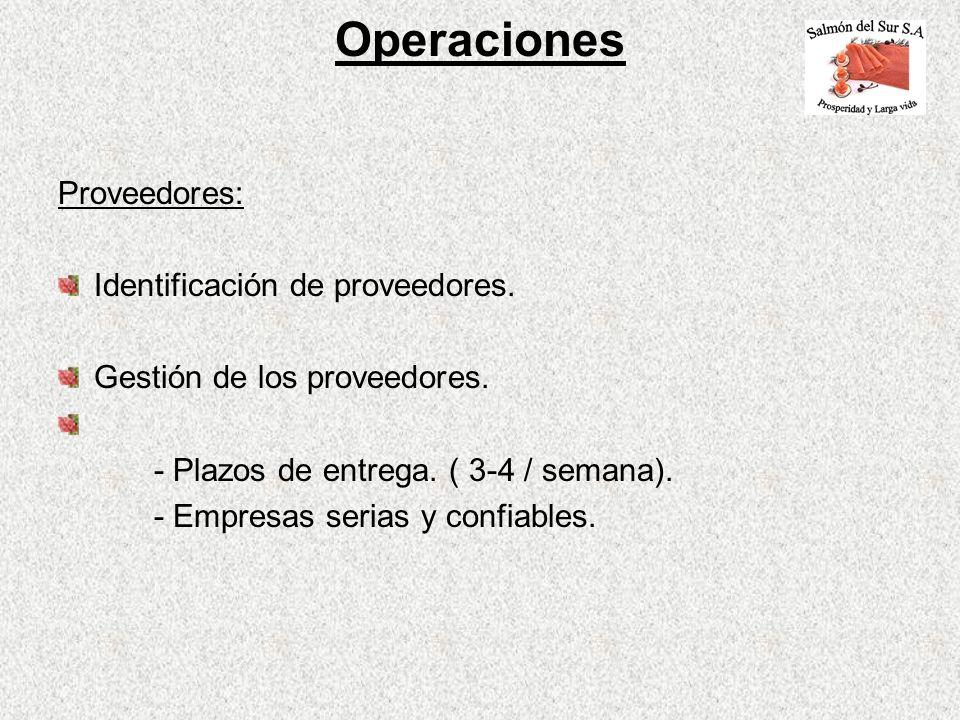 Operaciones Proveedores: Identificación de proveedores. Gestión de los proveedores. - Plazos de entrega. ( 3-4 / semana). - Empresas serias y confiabl
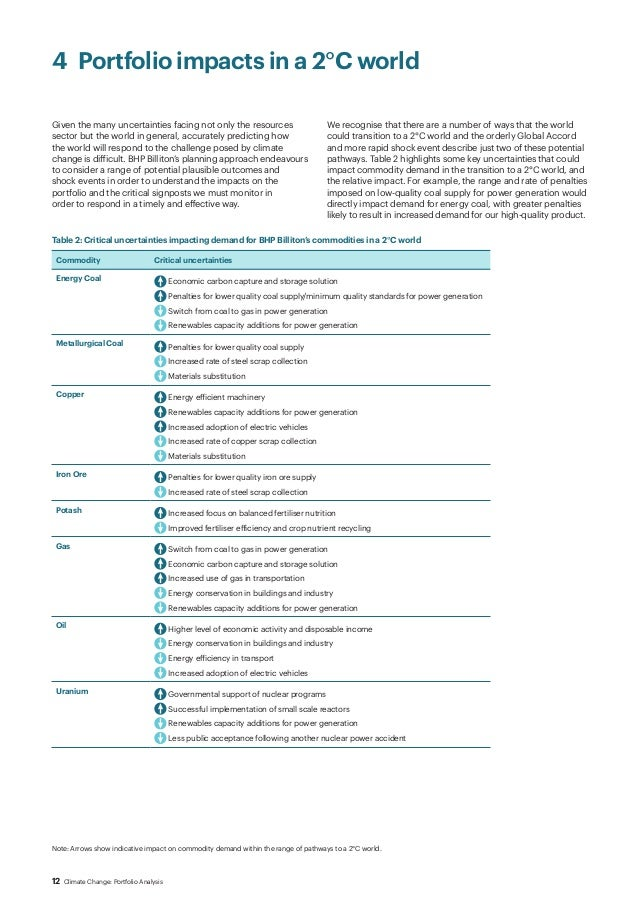 bhp billiton analysis 51 a brief description of bhp billiton this chapter presents the results of the  qualitative content analysis of a sample company the qualitative part of the case .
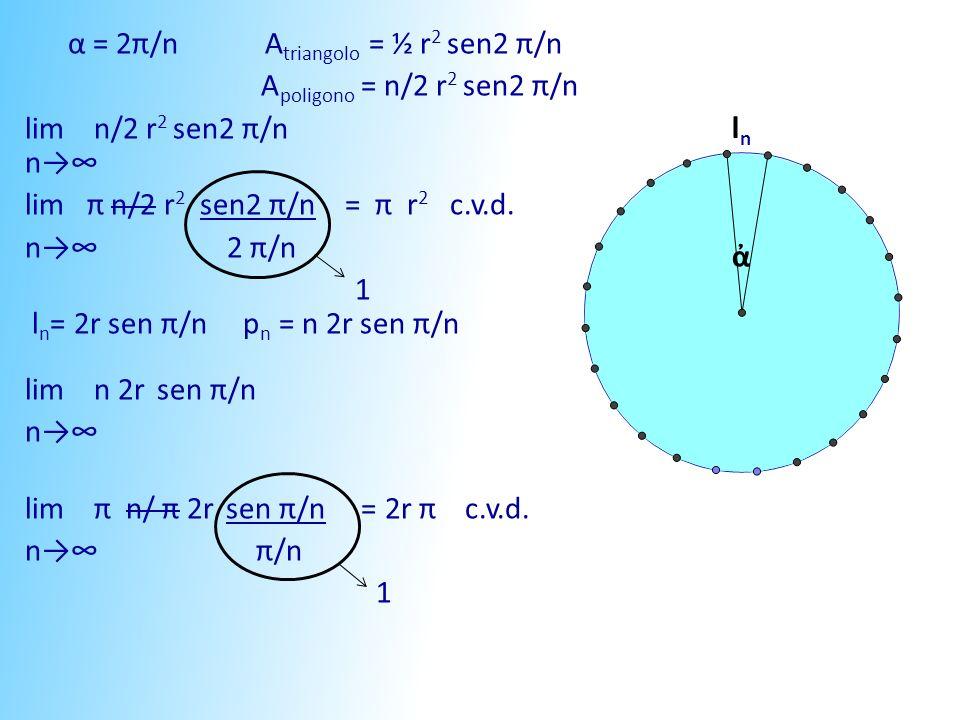 α = 2π/n Atriangolo = ½ r2 sen2 π/n Apoligono = n/2 r2 sen2 π/n lim n/2 r2 sen2 π/n n→∞ lim π n/2 r2 sen2 π/n = π r2 c.v.d. n→∞ 2 π/n 1 ln= 2r sen π/n pn = n 2r sen π/n lim n 2r sen π/n lim π n/ π 2r sen π/n = 2r π c.v.d. n→∞ π/n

### TASK
The answer should consist of every line above, exact and free of images.

### COMPLETED TASK
 Operaciones Proveedores: Identificación de proveedores. Gestión de los proveedores. - Plazos de entrega. ( 3-4 / semana). - Empresas serias y confiabl
 bhp billiton analysis 51 a brief description of bhp billiton this chapter presents the results of the  qualitative content analysis of a sample company the qualitative part of the case .
 α = 2π/n Atriangolo = ½ r2 sen2 π/n Apoligono = n/2 r2 sen2 π/n lim n/2 r2 sen2 π/n n→∞ lim π n/2 r2 sen2 π/n = π r2 c.v.d. n→∞ 2 π/n 1 ln= 2r sen π/n pn = n 2r sen π/n lim n 2r sen π/n lim π n/ π 2r sen π/n = 2r π c.v.d. n→∞ π/n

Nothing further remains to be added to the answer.